The programme has had to be put on hold due to on-going disturbances in the region.
The theatre also aimed to change the image of the arts in the area, where there was a negative image of the arts as haram. Through presenting performances from all over the country, including several plays by El Warsha and performances by Egyptian bands, they seemed to have won over audiences in their local area. According to Asham: “[They have] a diversity of audiences and a good reputation in the community.”
“Now we have a burned building, burned cars, and destroyed and stolen equipment,” he said. Nonetheless, Asham is determined to continue the centre’s work, in spite of the attack and in spite of what Biman describes as worsening sectarian tensions in the region.
Biman said he found it difficult to comprehend that sectarian tensions have appeared in such a way against his organisation. “Eighty five percent of students in the school are Muslims,” he said. “Yet the attackers had real anger in their faces, as if I came from another world and didn’t deserve to live. They wanted revenge, as if I had attacked them and not the other way around”.
“The situation has become very polarised” he explained. “Muslims and Christians who know each other are friends. But between people who don’t know each other, on the buses and at the market, there is no brotherly feeling, and this has frightened us. Since Morsi was ousted the Christian women have not dared to come out of their houses.”
Muslim-Christian relations in the neighbourhood do not appear to have dissolved due to this polarisation, and the centre seems to enjoy a degree of continued support.

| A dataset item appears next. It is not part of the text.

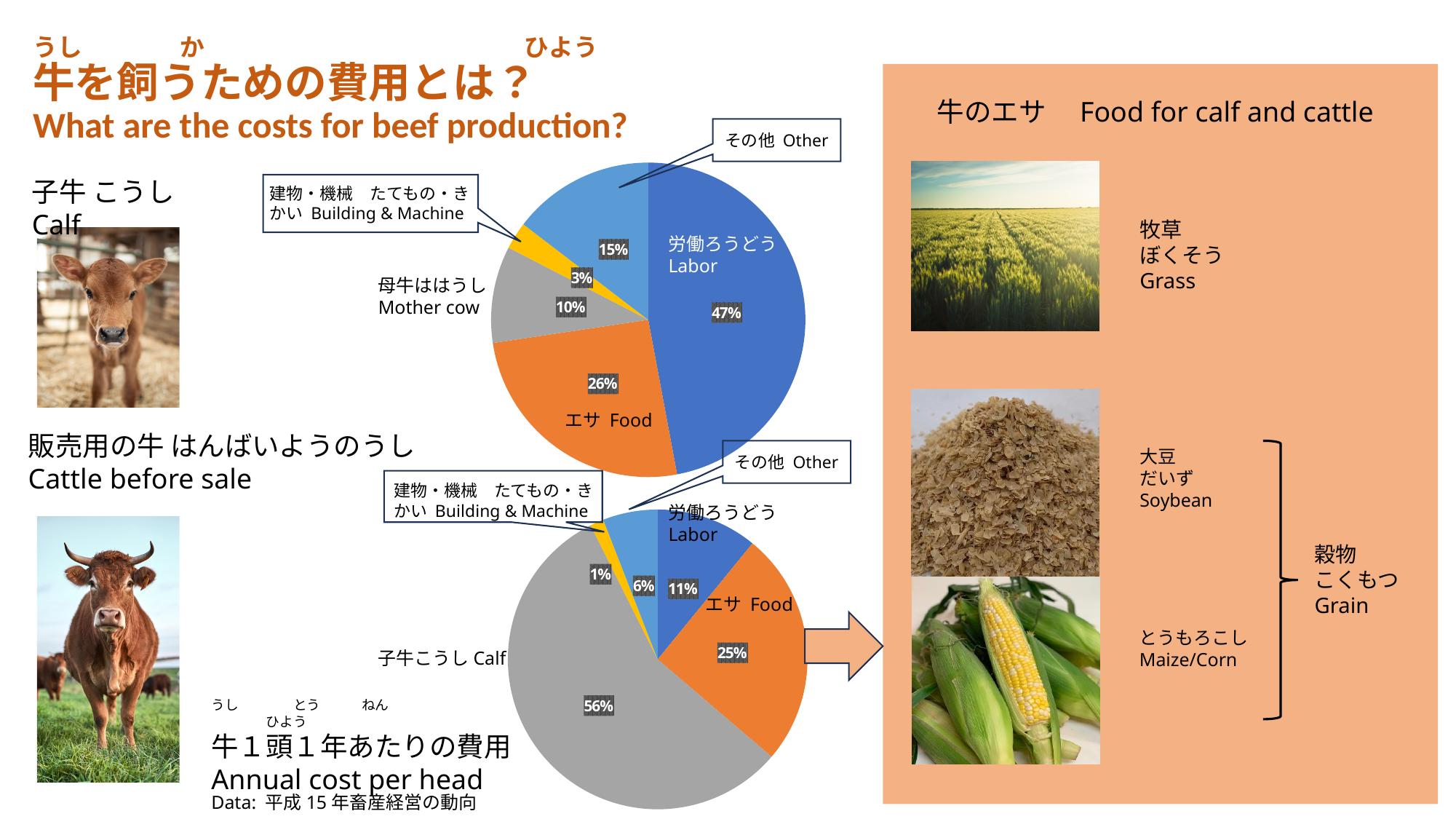
In the Cattle before sale pie chart, which category has the largest share? Calf In the Calf pie chart, what share of the cost is Labor? 47% In the Cattle before sale pie chart, what is the difference between the Food share and the Other share? 19% In the Cattle before sale pie chart, what share of the cost is Calf? 56% In the Cattle before sale pie chart, what share of the cost is Labor? 11% In the Calf pie chart, what share of the cost is Mother cow? 10% What type of chart is used to show the annual cost per head for Calf and for Cattle before sale? Pie chart In the Calf pie chart, which category has the largest share? Labor How many categories does the Calf pie chart show? 5 In the Calf pie chart, what share of the cost is Food? 26% In the Cattle before sale pie chart, what share of the cost is Food? 25% In the Calf pie chart, which category has the smallest share? Building & Machine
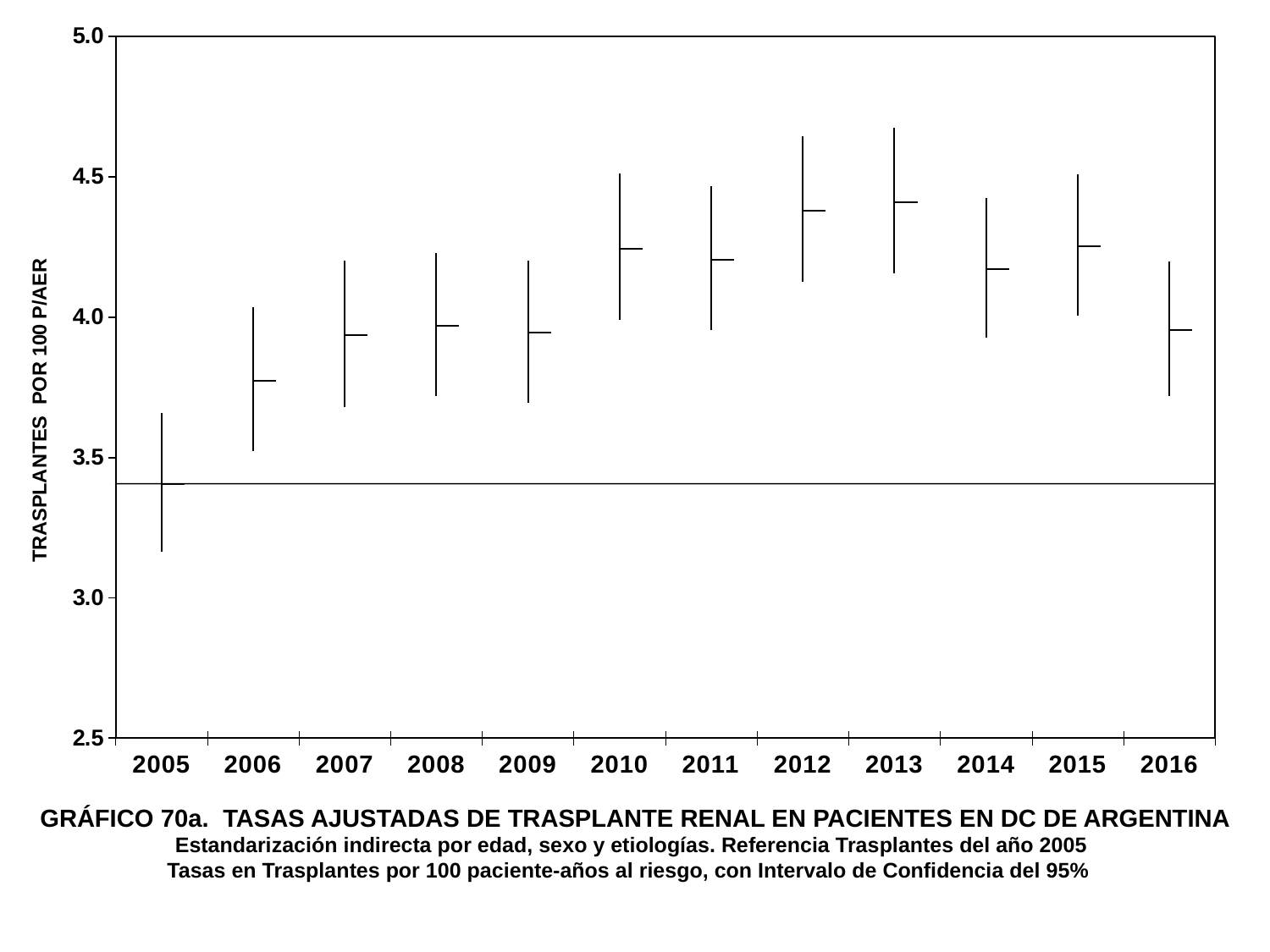
Do the values rise or fall from 2005 to 2010? rise Is the value for 2006 greater or less than 4.0? less Is the value for 2005 greater or less than 3.5? less Which is larger, the value for 2013 or the value for 2016? 2013 Which is larger, the value for 2006 or the value for 2012? 2012 Is the value for 2014 greater or less than 4.5? less Which year has the lowest adjusted transplant rate? 2005 What is the label of the y axis? TRASPLANTES POR 100 P/AER How many years are plotted on the x axis? 12 Which is larger, the value for 2005 or the value for 2010? 2010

Asham tells of a local man from a Muslim organisation that offered the centre EGP 10,000 from his own pocket in order to help them to rebuild.
El Geretly finds these community divisions incompatible with his vision of Egypt, especially in the context of the country’s cultural history.
“El Warsha is also doing a storytelling project with children from Siwa who don’t even speak Egyptian Arabic as their first language; we are doing a project with Nubian singers.”
In a country with such a diversity of cultures and creeds, labelling the central cultural division as being between Christians and Muslims is to create an artificial cultural binary, which is then exploited for the sake of violence and intimidation. “You can hardly tell the difference between Muslims and Christians, even in the way they talk about God; religions adapt to fit their cultural surroundings,” Geretly argued.
“There are other more interesting divisions to be working on,” said Geretly. “The rich and poor, the income divide – that’s the absurdity of it”.